§ Texto de lectura
____________________

Hace justo un año, este mismo día de este mismo mes, sólo 365 días atrás en el tiempo escribía en este blog una entrada hablandoos de la navidad. Y hoy, un año después, para no defraudar a los visitantes anónimos que buscan mi opinión acerca de los valores de la navidad, me doy cuenta de que una de las inevitables paradojas que trae consigo esta festividad es que nadie puede evitar hablar de ella.
Todo ha empezado por una visita inoportuna a la cocina, donde pretendía tomar mi desayuno. De la radio escapaban las opiniones de un forum escueto y variado de mujeres que discutían exasperadamente entre el sí o el no a la navidad. A tiempo llegué de escuchar como una de ellas se atrevía a decir, casi a gritos y como si le fuera la vida en ello, que la navidad sólo une a las familias débiles y que no se entienden durante el resto del año. Casi inconscientemente, y siempre sin ánimo de dañar susceptibilidades, una risita tímida y cínica escapó de mis adentros, dando pie al comienzo de la que sería la bronca del día.

____________________

§ Conjunto de datos
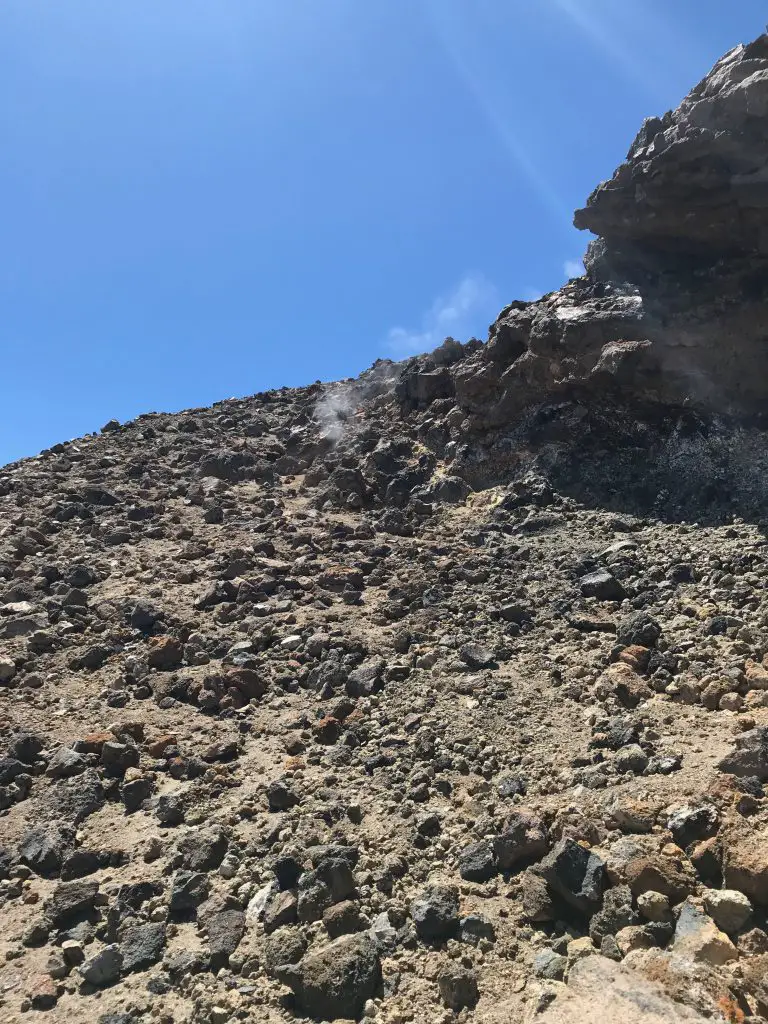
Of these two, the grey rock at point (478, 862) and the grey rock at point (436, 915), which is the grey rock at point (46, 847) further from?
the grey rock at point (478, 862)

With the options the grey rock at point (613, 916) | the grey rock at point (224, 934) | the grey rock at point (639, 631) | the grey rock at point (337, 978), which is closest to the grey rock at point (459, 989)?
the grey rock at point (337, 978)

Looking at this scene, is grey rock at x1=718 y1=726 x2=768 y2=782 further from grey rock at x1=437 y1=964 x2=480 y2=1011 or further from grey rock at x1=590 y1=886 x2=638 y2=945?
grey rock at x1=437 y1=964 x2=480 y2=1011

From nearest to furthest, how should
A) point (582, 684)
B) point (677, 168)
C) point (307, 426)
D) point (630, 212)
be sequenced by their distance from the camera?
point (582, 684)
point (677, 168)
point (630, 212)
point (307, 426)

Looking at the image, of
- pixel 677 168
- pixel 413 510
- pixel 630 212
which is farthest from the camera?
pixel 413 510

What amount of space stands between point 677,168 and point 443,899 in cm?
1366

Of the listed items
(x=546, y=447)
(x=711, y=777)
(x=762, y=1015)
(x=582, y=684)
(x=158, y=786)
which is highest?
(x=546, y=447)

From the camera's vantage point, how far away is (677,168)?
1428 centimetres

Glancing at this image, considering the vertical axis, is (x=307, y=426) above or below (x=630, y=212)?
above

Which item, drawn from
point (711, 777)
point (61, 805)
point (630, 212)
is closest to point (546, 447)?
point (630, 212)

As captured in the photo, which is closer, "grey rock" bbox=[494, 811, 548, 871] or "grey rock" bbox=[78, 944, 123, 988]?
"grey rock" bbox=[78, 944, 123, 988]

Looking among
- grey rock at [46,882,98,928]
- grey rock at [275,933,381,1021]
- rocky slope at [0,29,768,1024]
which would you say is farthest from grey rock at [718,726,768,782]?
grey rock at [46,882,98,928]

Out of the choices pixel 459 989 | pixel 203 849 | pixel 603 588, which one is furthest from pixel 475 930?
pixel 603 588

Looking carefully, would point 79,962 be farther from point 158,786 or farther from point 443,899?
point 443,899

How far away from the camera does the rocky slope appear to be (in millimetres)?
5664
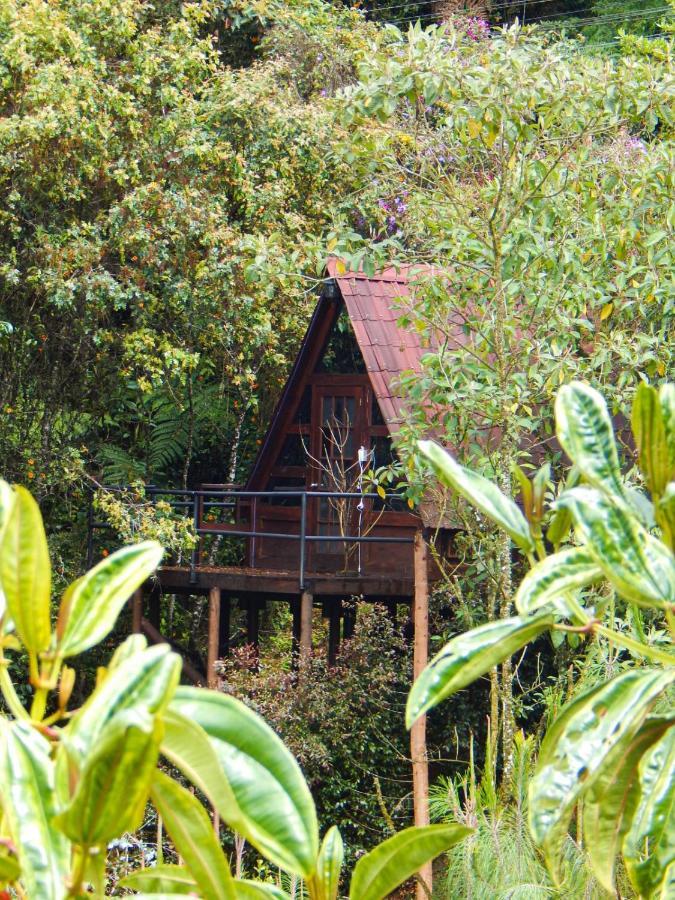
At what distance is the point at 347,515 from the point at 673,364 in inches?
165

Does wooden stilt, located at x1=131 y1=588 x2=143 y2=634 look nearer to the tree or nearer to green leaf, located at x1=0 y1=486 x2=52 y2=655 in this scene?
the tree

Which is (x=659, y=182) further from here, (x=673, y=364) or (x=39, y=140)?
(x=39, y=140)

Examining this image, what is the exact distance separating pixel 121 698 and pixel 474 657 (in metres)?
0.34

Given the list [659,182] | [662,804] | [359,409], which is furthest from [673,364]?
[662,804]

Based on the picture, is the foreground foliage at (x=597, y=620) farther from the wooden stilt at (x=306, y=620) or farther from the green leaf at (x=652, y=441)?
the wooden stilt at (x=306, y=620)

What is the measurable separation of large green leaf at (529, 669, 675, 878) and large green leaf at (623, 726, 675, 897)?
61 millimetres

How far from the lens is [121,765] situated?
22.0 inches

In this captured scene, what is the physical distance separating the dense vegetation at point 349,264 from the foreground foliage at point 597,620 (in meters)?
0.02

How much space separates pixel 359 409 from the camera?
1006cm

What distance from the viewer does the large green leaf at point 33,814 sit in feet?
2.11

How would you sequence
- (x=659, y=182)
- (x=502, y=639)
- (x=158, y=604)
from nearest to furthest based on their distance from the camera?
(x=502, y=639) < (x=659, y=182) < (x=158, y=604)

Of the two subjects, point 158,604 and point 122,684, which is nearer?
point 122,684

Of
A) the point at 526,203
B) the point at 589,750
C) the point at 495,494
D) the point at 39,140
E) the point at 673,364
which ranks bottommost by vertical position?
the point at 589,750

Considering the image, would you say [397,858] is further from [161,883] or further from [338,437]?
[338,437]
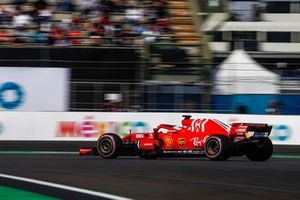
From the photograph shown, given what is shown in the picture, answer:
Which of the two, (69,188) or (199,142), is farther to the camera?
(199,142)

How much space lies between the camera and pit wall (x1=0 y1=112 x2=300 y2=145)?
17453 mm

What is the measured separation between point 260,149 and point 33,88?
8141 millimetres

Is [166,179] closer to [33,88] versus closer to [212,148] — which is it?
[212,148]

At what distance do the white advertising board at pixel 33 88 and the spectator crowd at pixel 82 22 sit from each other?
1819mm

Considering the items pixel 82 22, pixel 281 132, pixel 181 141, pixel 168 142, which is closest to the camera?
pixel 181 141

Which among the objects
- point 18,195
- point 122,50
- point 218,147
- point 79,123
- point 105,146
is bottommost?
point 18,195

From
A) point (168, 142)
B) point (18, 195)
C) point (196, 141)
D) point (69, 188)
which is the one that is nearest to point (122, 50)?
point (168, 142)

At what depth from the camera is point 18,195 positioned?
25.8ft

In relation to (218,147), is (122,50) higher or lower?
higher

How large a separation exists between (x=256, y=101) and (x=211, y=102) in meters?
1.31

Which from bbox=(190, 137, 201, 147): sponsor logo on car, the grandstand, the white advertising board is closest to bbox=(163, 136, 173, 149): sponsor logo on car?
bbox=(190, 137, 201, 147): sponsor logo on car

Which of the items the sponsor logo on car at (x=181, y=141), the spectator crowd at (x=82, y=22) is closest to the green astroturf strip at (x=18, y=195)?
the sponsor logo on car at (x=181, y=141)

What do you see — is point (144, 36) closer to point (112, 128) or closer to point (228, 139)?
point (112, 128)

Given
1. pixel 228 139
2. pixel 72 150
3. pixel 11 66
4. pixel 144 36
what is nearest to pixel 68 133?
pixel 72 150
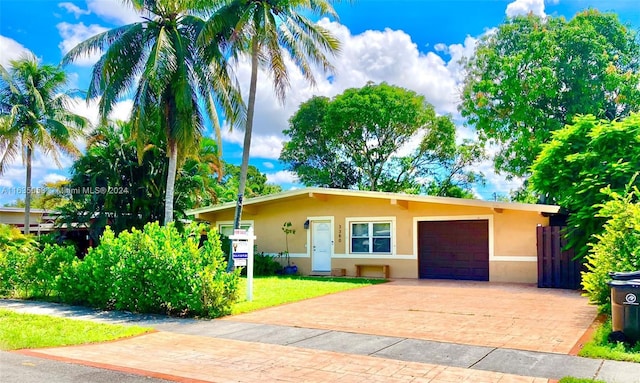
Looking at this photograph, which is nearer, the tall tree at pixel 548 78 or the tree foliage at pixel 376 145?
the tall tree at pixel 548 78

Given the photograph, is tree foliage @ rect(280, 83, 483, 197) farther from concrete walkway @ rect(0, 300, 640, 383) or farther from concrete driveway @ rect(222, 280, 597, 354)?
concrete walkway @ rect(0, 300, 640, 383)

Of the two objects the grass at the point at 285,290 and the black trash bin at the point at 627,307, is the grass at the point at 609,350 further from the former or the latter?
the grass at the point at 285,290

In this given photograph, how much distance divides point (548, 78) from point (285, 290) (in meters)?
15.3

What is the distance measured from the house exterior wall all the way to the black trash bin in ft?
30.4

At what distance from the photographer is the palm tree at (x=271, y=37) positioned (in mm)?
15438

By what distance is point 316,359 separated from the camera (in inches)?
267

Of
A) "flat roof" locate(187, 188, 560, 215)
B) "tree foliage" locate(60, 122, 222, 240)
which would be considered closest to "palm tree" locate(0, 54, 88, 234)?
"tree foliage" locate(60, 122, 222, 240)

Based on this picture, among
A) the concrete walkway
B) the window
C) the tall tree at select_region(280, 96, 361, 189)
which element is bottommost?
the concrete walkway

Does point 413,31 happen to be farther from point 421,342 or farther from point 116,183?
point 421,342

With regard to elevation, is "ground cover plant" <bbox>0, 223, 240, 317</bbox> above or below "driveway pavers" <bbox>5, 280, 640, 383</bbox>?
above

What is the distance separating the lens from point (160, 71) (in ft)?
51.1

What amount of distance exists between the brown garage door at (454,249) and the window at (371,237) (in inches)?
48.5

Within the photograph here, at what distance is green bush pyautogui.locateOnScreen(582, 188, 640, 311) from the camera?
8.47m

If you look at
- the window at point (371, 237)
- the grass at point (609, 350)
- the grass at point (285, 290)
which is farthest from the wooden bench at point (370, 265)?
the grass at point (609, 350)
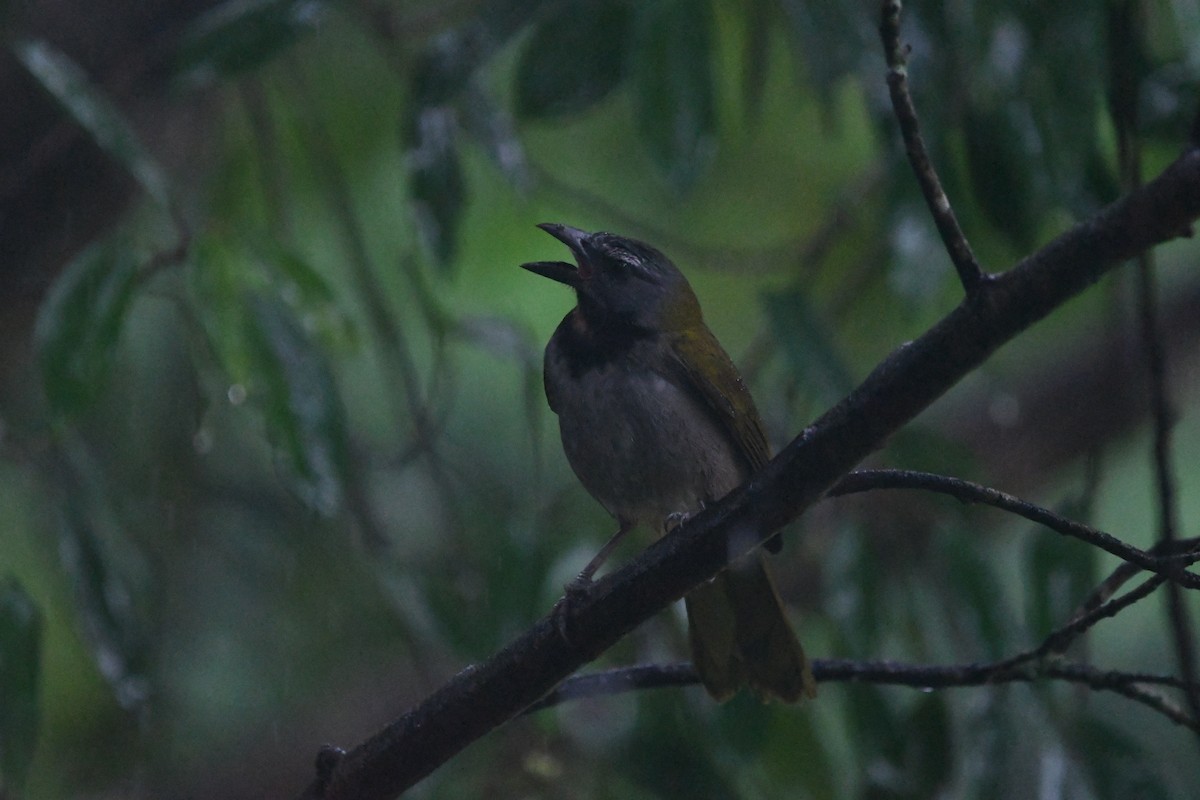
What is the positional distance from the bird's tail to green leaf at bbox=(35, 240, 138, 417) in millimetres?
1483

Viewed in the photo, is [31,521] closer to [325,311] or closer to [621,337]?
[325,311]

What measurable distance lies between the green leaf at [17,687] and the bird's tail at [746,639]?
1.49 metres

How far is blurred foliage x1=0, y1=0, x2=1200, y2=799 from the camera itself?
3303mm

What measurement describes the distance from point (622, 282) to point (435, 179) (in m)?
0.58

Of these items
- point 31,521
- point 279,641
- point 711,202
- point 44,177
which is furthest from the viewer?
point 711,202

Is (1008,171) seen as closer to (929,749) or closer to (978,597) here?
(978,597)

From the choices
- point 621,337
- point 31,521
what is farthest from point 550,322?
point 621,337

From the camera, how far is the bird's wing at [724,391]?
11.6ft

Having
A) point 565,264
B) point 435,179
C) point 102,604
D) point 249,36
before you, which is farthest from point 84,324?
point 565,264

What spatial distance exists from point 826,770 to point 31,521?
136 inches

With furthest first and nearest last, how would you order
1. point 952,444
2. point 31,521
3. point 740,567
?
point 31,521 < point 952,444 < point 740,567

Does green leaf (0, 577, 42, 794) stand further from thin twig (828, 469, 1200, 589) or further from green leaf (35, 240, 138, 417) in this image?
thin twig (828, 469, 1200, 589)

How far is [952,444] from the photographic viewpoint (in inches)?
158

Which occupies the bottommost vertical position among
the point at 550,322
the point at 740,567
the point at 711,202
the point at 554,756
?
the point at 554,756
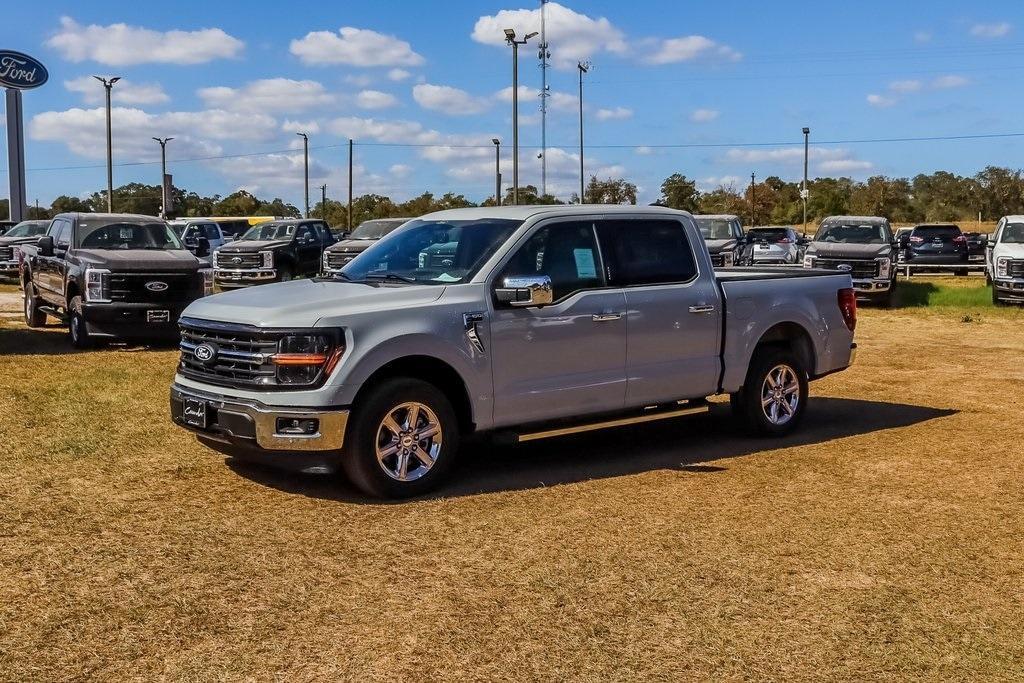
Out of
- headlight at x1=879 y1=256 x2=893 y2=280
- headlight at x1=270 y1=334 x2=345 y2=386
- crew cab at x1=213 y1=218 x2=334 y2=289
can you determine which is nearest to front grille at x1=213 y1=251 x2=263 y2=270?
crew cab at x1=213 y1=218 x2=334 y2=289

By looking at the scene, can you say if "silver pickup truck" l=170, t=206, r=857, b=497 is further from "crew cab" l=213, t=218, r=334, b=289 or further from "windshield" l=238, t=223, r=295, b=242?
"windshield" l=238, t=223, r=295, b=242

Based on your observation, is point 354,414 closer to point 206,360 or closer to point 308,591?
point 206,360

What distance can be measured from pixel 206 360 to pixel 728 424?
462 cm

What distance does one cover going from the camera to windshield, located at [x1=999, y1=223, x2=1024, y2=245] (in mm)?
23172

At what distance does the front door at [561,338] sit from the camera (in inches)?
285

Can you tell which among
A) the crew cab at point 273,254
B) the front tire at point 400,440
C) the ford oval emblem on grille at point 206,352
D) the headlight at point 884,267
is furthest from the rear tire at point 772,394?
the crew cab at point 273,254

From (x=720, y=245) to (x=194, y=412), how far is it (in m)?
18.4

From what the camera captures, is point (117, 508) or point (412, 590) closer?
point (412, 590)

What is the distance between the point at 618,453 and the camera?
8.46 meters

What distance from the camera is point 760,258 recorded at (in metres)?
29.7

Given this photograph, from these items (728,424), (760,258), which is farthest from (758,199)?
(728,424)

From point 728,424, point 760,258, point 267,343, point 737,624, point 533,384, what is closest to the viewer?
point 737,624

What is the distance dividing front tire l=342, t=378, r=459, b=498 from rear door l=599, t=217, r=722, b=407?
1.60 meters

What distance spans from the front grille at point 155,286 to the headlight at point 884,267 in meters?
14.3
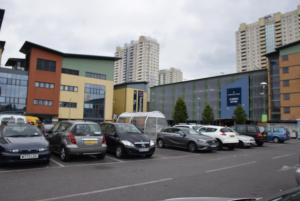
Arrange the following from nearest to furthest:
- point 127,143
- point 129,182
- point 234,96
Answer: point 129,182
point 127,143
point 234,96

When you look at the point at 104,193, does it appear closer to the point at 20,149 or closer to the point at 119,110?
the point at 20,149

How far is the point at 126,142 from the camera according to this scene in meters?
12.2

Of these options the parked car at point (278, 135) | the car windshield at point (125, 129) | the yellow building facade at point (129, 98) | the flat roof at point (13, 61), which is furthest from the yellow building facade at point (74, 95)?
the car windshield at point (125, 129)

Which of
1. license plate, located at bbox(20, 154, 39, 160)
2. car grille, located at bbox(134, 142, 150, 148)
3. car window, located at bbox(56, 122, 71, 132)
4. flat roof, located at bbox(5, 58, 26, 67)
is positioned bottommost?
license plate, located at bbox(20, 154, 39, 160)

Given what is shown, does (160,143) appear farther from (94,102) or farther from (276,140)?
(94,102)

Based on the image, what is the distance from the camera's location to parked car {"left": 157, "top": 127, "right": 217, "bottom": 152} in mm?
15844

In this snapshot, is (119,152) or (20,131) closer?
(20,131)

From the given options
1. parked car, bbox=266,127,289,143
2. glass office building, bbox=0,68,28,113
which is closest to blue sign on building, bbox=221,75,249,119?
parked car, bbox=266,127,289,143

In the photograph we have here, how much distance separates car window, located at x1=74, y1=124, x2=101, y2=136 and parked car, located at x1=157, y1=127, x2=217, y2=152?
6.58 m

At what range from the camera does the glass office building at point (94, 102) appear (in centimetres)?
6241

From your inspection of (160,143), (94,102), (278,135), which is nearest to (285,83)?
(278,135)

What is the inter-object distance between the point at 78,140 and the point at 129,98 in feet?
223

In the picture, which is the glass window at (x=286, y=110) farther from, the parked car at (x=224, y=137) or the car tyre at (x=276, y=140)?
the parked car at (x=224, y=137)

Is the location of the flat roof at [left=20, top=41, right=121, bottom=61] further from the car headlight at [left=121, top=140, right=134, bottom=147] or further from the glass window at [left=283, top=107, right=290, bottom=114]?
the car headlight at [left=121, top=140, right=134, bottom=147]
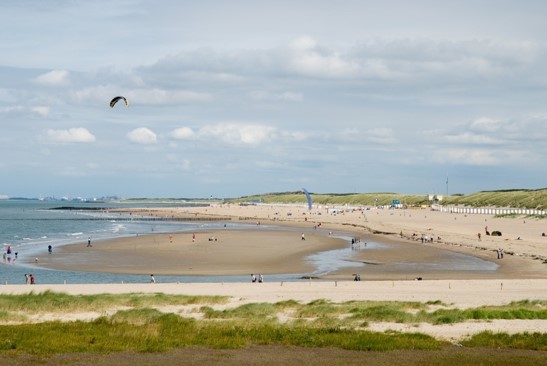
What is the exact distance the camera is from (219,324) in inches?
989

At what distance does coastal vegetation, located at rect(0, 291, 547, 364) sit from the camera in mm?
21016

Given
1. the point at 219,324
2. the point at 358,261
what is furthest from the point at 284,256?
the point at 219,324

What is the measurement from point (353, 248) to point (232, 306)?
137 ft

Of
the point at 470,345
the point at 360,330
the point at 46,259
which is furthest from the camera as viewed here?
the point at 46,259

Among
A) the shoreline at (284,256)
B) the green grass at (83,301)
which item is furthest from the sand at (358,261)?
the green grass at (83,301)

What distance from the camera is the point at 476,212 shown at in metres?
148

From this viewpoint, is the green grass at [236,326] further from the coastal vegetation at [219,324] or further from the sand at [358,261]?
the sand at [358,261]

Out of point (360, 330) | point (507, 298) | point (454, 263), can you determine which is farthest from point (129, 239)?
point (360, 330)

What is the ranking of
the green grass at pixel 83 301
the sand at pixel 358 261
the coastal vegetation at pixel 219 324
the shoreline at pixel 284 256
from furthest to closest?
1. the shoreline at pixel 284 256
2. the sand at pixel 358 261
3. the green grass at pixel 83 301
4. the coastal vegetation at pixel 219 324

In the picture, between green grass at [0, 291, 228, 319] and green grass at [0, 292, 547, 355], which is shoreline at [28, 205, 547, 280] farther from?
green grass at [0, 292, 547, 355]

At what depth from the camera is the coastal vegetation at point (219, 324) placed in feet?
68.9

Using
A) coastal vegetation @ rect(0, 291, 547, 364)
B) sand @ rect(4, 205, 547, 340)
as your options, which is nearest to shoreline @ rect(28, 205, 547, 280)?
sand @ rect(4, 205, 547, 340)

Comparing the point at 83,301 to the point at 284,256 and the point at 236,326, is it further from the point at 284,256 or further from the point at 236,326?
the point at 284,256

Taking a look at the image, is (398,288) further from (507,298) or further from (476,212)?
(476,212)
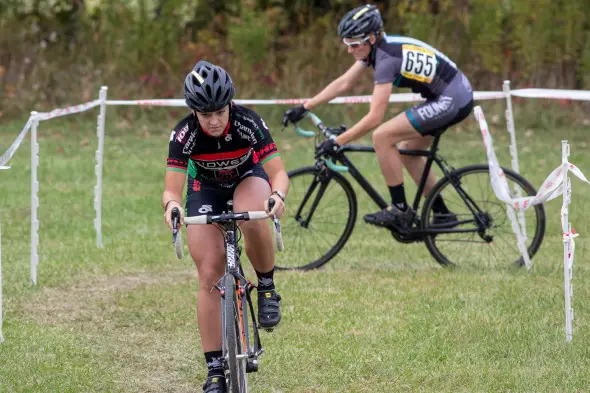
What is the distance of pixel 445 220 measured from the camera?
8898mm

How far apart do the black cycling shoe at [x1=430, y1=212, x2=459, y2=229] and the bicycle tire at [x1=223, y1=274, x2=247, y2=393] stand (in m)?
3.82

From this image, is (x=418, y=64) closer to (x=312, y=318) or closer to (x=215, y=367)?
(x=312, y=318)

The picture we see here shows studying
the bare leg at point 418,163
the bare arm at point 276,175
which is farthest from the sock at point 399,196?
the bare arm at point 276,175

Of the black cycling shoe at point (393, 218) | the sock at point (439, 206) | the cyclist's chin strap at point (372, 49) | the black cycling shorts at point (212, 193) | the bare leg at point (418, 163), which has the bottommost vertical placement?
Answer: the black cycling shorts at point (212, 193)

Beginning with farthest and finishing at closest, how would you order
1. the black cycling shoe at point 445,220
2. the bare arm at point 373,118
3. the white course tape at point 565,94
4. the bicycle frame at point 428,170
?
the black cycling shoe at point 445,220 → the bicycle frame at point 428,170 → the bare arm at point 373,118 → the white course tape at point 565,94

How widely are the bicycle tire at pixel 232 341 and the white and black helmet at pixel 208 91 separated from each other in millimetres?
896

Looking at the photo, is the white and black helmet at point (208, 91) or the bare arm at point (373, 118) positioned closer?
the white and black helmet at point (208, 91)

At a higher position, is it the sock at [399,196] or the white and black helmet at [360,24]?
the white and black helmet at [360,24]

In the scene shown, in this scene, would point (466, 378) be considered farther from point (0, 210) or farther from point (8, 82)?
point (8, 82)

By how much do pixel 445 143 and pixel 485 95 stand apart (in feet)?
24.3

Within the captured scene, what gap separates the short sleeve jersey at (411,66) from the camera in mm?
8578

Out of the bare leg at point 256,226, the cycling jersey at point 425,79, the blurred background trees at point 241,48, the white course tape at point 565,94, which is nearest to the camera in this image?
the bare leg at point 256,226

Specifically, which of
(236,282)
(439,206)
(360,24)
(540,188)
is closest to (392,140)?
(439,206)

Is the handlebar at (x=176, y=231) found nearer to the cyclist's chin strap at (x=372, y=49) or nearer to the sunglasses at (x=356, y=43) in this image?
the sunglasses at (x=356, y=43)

____________________

Continúa el texto sobre la navidad a partir de su última oración. Las líneas no intervienen en esto.

§ Resultado
- “¡¡Pues si tanta gracia te hace, no aceptes ningún regalo en nochebuena!!”. - “Firmo. Aquí y ahora. Pero que no me hagan ir allí a poner la cara”.Está claro, hoy tambien desayunaré en mi habitación. Lo que sea para no seguir discutiendo sobre lo mismo de siempre. Y aquí, con mi café en la mano, el bollo hipercolesterólico y la risita aún ardiente en mi garganta, me he dado cuenta –después de más de veinte años de debate interno- de qué va toda esta historia. La navidad es un mercado. Es el sistema capitalista de una sociedad instrumentalizada. Los
navideños compran con los regalos la felicidad de la gente. Y es que en el fondo en eso consiste todo. Alguien te hace un regalo para que tú sonrías y le hagas sentir bien por dentro. Es, de hecho, la forma más egoísta de conseguir para sí mismo alegría o felicidad. La forma más tonta y más patética que alguien puede tener para sentirse bien consigo mismo. Aunque bien es cierto que no todos los regalos son igual, ni todos los
navideños los hacemos de la misma manera y con las mismas intenciones.
Hay
regalos de compromiso, los que se hacen porque te tocó en el sorteo del amigo invisible en el curro, juego del que no puedes escapar por mucho que lo intentes.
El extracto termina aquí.